The Oxford University/AstraZeneca vaccine against Covid has barely been out of the news from the moment the race to protect the world’s population from the novel coronavirus began. But not always in a good way.

Talented scientists at the Jenner Institute at Oxford University, led by Prof Sarah Gilbert, were incredibly quick off the mark in developing a potential vaccine, as soon as the virus in Wuhan had been sequenced and made globally available by Chinese scientists on 11 January. They were using an experimental but exciting approach they had tried in Mers (Middle East respiratory syndrome), caused by a similar coronavirus.

University academics cannot run the huge trials needed, in tens of thousands of people in different countries around the world, on their own. They went into partnership in April with AstraZeneca, a large multinational pharma company that – unlike some – was willing to develop and sell the vaccine for no profit for the duration of the pandemic. Oxford made that a precondition, intent on producing a vaccine that could save lives in poor and rich countries alike.

The marriage of academic scientists and big pharma is not always an easy one. University researchers are often the inventors of vaccines and drugs against diseases, but usually the pharmaceutical company that buys up the rights takes almost complete control of the subsequent development. Time was pressing, however, and when AstraZeneca signed up in April, Oxford had already started trials.

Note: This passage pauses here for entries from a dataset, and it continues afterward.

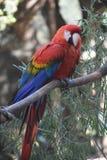 Zniewalająca fotografia szkarłatny ary papugi obsiadanie Obrazy Royalty Free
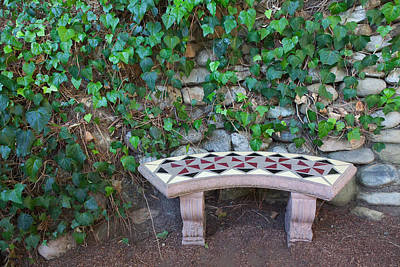 Photograph - Meditation Seat by Ram Vasudev
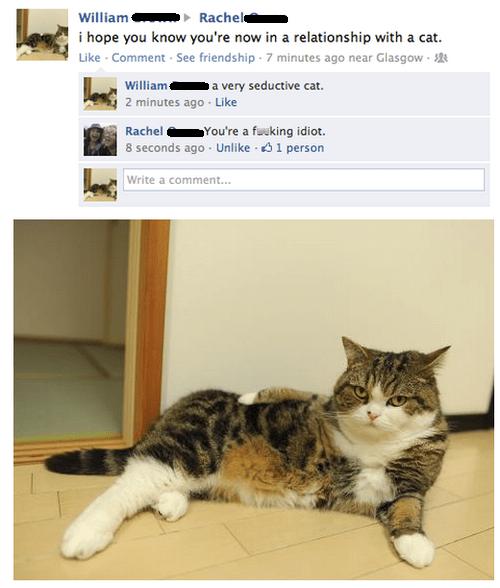 girlfriend seductive cat - 6695688192
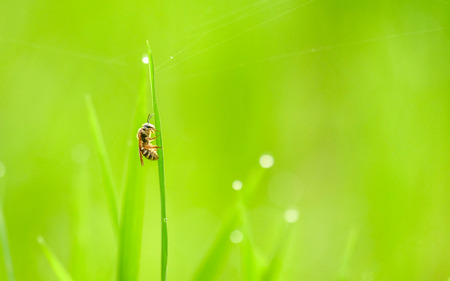 Bee calmy perching on grass at morning, getting ready to start morning activity, finding food for its colony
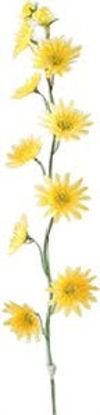 Immagine di Gambo di fiori piccoli gialli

The first hitch, which nobody could have foreseen, came in mid-September, when AstraZeneca paused its global trials because a volunteer had become ill. Later it emerged that there had been three cases of transverse myelitis, an inflammation of the spinal cord, of which only one could possibly have been linked to the vaccine. But while trials quickly restarted in the UK, they were paused for seven weeks in the US while regulators asked for more information. US media said AstraZeneca had not told the regulators promptly enough about the cases, a claim the company denied.

The second hitch was in November, when the interim results of the phase 3 trials were announced. Efficacy was around 70%, so lower than Pfizer/BioNTech or Moderna, which both scored 95%, but that was not the issue that exercised people – it was the strange finding that efficacy rose to 90% in people given a half dose followed by a whole dose of vaccine.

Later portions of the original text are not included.